Traces become much more useful when they carry business context alongside the model inputs and outputs. Attach metadata at trace creation time to enable filtering, grouping, and alerting in the dashboard.
await tracer.startWorkflow('content-generation', undefined, {
  userId: user.id,
  contentType: 'blog-post',
  targetAudience: 'developers',
  keywords: ['AI', 'evaluation', 'testing']
});
Never log sensitive PII inside trace metadata without proper anonymization. Evalgate scrubs PII before sending traces to external judge providers, but raw metadata is stored as-is. Apply anonymization at the application layer before calling createTrace or startWorkflow.
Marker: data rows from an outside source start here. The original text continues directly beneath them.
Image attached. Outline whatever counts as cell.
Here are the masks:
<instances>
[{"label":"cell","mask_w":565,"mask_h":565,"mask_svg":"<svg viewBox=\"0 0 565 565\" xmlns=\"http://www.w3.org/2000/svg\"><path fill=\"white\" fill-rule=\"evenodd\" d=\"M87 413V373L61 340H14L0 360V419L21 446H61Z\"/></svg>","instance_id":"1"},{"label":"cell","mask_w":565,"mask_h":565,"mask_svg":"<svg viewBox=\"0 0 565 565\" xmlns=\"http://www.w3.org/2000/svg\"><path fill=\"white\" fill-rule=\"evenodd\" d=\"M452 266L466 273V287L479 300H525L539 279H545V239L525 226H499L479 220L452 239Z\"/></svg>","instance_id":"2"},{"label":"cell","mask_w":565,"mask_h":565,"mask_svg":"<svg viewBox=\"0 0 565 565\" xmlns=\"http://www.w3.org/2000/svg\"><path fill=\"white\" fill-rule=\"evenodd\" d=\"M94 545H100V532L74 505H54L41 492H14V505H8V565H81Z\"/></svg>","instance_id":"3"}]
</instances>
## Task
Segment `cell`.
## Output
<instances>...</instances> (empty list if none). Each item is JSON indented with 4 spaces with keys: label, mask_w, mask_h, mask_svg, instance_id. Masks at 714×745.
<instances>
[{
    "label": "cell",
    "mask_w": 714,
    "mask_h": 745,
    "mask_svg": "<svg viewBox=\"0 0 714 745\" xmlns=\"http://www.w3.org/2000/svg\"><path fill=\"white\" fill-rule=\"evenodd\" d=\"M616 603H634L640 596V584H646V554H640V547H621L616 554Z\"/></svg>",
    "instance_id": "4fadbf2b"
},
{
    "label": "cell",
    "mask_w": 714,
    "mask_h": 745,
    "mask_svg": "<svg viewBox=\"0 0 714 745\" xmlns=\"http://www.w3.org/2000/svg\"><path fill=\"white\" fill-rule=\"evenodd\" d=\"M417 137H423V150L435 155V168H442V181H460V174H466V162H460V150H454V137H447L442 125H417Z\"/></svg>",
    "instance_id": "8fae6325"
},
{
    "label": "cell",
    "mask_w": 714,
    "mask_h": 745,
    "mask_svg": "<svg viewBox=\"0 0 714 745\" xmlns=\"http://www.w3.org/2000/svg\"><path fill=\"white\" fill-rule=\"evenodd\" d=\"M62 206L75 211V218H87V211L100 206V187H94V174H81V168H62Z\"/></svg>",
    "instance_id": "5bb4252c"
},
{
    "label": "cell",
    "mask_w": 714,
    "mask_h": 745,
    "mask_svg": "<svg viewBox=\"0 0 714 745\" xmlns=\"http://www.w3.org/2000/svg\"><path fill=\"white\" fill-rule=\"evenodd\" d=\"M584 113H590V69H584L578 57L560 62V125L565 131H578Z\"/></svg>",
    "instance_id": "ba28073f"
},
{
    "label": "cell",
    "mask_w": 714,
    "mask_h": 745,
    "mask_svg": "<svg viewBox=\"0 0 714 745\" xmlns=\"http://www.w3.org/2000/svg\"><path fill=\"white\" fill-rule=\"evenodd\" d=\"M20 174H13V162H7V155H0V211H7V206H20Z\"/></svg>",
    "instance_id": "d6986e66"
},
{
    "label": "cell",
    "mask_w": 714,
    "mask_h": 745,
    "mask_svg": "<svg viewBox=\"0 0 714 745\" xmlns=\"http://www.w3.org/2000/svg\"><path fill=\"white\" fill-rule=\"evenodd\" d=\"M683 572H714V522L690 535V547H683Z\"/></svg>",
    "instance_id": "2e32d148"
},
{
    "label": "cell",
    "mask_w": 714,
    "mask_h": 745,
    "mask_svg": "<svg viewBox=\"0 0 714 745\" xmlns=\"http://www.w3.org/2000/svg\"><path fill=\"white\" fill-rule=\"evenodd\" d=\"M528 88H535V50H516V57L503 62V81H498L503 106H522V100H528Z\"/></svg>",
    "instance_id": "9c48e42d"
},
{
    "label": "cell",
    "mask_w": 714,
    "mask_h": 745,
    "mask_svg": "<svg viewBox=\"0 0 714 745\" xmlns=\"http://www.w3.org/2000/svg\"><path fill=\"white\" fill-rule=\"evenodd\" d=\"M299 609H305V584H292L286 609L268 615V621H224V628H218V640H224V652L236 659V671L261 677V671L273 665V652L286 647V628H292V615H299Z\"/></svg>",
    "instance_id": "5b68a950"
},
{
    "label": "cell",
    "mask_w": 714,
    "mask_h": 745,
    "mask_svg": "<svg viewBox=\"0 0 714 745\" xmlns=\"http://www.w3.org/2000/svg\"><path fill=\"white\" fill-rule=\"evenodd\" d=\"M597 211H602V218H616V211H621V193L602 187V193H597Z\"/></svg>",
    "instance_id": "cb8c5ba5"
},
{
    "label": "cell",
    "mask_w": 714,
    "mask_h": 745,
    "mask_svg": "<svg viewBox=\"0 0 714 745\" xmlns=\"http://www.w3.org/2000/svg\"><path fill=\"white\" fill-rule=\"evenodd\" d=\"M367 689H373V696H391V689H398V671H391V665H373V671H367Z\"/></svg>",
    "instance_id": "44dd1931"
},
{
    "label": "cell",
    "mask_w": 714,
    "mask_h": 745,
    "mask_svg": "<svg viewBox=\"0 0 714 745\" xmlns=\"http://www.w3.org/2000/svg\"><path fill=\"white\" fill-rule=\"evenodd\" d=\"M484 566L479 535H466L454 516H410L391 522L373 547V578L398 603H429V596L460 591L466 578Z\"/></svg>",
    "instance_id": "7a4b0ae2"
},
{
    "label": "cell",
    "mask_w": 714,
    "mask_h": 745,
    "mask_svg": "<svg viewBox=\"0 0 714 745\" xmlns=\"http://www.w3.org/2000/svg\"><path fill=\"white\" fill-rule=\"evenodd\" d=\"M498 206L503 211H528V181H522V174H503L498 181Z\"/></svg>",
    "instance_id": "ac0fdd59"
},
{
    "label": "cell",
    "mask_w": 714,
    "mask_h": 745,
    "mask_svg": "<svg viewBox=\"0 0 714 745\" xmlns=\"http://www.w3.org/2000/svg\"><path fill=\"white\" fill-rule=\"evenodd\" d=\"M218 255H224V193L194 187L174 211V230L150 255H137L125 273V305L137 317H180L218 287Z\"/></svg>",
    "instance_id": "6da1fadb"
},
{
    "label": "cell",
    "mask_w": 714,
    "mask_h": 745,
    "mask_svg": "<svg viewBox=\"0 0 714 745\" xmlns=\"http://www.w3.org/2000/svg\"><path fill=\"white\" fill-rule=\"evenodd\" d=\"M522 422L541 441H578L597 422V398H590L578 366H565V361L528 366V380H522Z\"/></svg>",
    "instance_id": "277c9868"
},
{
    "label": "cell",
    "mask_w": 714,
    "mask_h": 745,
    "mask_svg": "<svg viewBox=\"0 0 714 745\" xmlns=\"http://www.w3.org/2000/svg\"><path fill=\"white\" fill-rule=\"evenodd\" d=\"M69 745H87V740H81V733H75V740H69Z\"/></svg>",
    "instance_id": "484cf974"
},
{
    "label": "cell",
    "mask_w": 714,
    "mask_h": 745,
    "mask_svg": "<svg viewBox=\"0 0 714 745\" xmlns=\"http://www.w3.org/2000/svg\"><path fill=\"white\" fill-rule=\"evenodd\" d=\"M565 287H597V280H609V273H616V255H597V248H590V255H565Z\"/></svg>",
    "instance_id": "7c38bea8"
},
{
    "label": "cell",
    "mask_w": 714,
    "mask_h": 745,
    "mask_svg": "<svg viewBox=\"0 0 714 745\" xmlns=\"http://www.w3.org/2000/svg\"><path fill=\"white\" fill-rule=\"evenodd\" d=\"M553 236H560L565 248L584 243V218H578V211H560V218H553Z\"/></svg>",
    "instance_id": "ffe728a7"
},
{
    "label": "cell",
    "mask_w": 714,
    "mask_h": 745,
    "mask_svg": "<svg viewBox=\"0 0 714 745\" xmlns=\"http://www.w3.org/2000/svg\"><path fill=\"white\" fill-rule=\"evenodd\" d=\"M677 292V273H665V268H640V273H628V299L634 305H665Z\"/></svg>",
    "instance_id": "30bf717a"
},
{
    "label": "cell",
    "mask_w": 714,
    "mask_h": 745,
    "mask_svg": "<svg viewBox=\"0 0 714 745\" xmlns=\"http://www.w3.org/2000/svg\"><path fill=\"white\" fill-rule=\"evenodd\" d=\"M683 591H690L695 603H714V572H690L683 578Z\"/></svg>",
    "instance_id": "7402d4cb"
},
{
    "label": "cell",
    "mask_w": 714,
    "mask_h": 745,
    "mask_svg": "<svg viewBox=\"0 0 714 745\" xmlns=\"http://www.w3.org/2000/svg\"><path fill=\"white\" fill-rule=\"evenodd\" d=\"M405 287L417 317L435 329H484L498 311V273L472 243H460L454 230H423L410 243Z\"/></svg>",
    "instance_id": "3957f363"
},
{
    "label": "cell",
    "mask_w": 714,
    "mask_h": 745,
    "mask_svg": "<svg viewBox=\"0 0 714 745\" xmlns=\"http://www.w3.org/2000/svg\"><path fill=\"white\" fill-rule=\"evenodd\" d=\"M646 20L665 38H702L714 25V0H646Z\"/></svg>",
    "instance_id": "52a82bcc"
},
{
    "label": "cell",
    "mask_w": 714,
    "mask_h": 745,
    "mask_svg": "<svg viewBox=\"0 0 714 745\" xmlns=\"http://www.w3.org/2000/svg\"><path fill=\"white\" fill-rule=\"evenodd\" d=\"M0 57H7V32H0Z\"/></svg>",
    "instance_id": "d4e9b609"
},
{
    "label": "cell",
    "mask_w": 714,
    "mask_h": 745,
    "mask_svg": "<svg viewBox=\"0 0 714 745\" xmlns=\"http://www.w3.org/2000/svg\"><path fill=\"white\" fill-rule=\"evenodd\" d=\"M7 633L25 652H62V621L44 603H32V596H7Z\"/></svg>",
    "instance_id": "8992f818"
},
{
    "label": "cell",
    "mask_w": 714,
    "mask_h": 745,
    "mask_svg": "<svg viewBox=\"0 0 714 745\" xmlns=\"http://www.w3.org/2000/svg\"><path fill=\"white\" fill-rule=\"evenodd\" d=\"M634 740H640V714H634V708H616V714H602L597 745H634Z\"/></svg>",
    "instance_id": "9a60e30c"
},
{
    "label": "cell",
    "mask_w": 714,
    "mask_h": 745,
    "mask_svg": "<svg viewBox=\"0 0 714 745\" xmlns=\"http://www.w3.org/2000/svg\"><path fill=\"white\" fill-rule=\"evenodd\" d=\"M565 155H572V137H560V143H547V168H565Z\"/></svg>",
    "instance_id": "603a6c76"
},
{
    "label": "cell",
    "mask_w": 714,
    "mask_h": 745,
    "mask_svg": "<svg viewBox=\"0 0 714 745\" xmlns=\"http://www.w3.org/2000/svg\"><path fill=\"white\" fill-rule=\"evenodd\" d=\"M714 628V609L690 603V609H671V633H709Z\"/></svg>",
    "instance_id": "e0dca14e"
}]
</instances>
Viewing traces in the dashboard

Once your application is instrumented, open the Traces page in your Evalgate dashboard to:
  • Search and filter traces by metadata, tags, model, or time range
  • View detailed timelines showing nested spans and their durations
  • Analyze token usage and cost breakdowns per step
  • Inspect full input and output text for any span
  • Debug failures with complete error stack traces
  • Identify performance bottlenecks across the workflow

From traces to evaluations

The most important thing you can do with a traced failure is convert it into a permanent test case. Evalgate’s label command walks you through every captured trace and lets you mark each one pass or fail, assign a failure mode, and add it to your golden dataset.
# Label production traces interactively
npx evalgate label
# Arrow-key menu, u to undo, Ctrl-C saves progress

# See failure-mode frequency across all labeled traces
npx evalgate analyze
Once labeled, those traces become evaluation cases that run on every code change. Real failures from production become the regression tests that prevent those same failures from shipping again. See Evaluations for how to build test suites from your labeled traces, and The trace → eval → gate workflow for how the full loop fits together.